Because the building isn’t finished, we were given hard hats, but no one batted an eye at my 4-inch, open-toe-sandals. (No such thing as OSHA here.) When the service elevator stopped at the desired floor, this young New Yorker pushed past me and got off first. I was shocked. I can’t remember the last time a man had not held the door of the elevator for me and allowed me to get off first. But the fact that we were walking through puddles and over construction debris made it even more flabbergasting.

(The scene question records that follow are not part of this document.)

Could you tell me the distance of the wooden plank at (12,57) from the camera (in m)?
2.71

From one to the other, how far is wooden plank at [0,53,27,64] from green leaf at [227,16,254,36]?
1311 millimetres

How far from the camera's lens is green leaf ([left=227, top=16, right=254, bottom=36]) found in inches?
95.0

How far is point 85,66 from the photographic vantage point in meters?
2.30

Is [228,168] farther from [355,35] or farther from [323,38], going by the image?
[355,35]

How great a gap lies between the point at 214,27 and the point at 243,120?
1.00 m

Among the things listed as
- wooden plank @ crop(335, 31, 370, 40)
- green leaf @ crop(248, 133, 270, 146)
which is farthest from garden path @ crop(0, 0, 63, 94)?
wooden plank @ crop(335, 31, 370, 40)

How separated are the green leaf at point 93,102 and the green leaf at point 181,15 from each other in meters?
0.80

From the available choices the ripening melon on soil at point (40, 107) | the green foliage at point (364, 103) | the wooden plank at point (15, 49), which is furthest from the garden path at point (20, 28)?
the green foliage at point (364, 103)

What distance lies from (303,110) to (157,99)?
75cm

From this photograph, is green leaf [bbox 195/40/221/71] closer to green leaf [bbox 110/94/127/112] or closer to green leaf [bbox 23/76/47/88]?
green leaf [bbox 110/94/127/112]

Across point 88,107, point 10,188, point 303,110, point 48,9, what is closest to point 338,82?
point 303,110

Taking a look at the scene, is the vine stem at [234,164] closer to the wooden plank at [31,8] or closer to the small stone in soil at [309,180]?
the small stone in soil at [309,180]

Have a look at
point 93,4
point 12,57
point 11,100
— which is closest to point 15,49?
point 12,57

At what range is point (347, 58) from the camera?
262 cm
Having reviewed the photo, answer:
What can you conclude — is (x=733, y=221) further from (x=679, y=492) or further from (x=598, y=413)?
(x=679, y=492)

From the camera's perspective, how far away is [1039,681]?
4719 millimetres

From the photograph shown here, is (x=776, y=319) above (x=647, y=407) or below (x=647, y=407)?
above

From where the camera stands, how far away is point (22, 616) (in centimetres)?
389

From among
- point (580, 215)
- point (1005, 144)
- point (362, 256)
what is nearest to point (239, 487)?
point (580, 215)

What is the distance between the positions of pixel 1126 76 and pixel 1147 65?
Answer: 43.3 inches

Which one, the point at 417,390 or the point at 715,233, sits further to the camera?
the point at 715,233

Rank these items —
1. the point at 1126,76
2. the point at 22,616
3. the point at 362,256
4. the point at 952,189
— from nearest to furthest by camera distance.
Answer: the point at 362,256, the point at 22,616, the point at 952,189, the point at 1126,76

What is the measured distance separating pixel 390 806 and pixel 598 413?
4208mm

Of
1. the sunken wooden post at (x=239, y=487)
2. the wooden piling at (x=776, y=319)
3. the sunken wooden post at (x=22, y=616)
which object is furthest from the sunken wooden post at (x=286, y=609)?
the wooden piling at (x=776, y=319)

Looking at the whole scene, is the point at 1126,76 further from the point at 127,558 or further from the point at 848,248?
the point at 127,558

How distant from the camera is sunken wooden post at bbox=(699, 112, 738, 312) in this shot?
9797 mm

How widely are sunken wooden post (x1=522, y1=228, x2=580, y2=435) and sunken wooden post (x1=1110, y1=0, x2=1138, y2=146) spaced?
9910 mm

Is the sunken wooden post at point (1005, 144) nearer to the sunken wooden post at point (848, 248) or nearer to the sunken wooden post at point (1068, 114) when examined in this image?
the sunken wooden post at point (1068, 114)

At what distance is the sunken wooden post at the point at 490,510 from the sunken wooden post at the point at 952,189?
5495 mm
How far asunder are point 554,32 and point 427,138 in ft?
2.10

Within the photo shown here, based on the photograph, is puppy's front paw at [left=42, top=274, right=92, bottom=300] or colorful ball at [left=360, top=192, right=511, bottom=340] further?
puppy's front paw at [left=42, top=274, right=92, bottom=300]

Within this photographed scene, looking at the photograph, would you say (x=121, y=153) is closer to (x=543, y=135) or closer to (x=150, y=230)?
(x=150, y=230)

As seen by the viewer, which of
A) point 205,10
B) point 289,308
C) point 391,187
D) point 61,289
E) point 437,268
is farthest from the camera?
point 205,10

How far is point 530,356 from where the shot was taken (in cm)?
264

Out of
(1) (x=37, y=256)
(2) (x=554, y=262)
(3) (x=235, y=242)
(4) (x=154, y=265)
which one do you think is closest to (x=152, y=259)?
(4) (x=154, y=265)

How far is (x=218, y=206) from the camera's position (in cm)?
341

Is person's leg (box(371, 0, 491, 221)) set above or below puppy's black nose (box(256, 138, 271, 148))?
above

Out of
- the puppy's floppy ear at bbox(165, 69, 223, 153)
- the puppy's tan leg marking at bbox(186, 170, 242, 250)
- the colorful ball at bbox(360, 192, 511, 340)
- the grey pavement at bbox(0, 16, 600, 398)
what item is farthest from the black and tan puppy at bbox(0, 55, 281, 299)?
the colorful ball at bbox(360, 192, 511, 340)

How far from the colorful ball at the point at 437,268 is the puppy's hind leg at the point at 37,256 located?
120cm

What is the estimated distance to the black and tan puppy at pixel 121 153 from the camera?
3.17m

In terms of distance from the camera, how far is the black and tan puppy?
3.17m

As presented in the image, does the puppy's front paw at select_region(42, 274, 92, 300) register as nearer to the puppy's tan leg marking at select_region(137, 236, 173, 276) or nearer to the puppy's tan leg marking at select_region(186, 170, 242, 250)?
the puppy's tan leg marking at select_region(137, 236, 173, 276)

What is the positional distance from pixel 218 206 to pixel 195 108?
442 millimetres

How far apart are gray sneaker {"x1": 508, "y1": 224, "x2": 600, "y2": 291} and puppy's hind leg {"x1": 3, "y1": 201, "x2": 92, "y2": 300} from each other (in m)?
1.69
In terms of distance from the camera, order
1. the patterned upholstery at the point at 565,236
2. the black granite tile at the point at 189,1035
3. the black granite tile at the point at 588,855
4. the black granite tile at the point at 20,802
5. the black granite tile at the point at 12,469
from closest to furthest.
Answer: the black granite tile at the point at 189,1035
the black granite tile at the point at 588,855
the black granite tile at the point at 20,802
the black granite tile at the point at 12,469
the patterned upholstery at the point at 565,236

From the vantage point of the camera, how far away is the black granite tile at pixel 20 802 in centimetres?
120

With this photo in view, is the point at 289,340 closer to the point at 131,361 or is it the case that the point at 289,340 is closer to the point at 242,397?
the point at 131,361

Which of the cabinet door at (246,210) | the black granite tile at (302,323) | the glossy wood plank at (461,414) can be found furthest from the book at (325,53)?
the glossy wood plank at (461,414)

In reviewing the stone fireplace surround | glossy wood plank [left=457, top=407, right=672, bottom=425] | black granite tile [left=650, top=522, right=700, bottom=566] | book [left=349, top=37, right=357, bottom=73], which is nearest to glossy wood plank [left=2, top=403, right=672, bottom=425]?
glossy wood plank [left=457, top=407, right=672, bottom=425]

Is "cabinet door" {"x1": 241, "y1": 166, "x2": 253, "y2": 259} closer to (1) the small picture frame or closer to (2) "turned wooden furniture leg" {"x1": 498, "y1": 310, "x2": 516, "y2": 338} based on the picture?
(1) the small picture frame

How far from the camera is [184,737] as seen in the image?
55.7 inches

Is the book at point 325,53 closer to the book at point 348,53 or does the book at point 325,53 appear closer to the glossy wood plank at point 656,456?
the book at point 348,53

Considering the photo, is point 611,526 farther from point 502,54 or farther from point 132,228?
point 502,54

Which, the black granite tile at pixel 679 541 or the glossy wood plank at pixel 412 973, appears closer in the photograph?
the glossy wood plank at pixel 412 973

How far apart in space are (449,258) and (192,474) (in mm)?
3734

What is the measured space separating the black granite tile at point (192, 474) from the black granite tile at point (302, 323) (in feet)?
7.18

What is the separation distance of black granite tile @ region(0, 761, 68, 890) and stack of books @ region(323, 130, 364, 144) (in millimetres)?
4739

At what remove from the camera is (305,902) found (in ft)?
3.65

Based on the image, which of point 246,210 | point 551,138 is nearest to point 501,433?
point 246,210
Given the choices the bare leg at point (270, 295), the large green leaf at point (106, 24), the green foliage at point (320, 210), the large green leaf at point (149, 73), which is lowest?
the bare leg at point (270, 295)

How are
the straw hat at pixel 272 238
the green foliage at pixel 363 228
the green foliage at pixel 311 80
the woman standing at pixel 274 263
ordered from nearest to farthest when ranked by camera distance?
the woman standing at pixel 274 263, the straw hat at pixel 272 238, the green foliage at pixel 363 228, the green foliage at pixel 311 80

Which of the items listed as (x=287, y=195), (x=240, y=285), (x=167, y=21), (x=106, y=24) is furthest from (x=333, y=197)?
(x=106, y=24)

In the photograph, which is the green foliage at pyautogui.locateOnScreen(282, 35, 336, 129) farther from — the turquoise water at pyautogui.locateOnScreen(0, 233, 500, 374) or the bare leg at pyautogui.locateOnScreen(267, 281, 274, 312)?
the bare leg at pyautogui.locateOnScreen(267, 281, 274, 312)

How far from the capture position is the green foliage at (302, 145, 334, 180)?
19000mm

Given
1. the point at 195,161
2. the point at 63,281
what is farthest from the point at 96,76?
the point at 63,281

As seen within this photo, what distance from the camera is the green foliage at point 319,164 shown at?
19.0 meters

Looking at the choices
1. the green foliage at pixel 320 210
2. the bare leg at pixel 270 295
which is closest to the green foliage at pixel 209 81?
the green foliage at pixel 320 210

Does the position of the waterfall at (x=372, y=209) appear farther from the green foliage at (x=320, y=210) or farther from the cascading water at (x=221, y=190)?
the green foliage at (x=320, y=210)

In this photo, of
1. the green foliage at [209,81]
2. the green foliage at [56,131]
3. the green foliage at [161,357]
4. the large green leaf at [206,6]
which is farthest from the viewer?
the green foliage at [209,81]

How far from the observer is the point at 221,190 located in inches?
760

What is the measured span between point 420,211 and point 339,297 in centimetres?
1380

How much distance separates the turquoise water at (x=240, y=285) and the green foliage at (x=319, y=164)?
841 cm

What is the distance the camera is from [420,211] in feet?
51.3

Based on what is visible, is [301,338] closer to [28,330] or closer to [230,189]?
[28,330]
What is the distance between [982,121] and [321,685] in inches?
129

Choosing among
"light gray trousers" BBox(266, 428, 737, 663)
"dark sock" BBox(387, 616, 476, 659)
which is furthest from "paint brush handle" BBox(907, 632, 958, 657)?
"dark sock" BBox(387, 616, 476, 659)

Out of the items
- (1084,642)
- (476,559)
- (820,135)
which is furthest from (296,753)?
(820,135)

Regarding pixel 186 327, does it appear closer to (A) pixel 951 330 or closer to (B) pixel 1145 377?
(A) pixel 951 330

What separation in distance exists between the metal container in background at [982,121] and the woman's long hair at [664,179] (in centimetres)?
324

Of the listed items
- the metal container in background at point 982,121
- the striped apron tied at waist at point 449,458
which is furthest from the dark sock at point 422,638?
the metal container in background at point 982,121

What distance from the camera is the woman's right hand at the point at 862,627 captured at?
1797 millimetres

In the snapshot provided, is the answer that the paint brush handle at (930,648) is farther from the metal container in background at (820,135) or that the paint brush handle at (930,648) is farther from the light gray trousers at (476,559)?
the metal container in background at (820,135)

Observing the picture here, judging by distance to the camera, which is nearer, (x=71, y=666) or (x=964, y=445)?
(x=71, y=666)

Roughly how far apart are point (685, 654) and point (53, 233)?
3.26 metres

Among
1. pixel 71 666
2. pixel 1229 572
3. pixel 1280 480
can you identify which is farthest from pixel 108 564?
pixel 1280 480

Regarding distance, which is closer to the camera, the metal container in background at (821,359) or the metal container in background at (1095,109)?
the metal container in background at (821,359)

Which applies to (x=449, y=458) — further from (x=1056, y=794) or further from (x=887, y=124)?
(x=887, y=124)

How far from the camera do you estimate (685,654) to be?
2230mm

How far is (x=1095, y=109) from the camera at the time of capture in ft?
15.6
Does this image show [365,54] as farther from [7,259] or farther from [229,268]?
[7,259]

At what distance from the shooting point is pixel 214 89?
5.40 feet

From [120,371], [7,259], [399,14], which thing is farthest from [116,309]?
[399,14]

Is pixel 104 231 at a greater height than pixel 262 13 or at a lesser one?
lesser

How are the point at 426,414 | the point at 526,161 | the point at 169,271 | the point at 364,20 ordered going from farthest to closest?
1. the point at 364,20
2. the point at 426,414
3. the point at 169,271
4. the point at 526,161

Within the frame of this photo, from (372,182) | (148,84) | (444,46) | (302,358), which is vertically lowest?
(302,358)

Being used to chivalry, I was more and more offended with each passing non-chivalrous action from our new guest. In fact, David told me “waves of hate” were rolling off of me. Hate is probably too strong of a term, but he's definitely not going to make my Christmas card list. I have been to New York plenty of times, and although chivalry may not be as prevalent as in the South, it still exists.
The beautiful thing is that the locals I was with noticed the bad behavior, and went above and beyond to overcompensate for his rudeness. In the end, Latin chivalry overcame Western rudeness.
If you’re a woman who loves chivalry, get down to Panama as soon as possible. Will you run into Westerners who don’t have a clue? Sure. But that will pale in comparison to the beautifully chivalrous way you’ll be treated by the locals.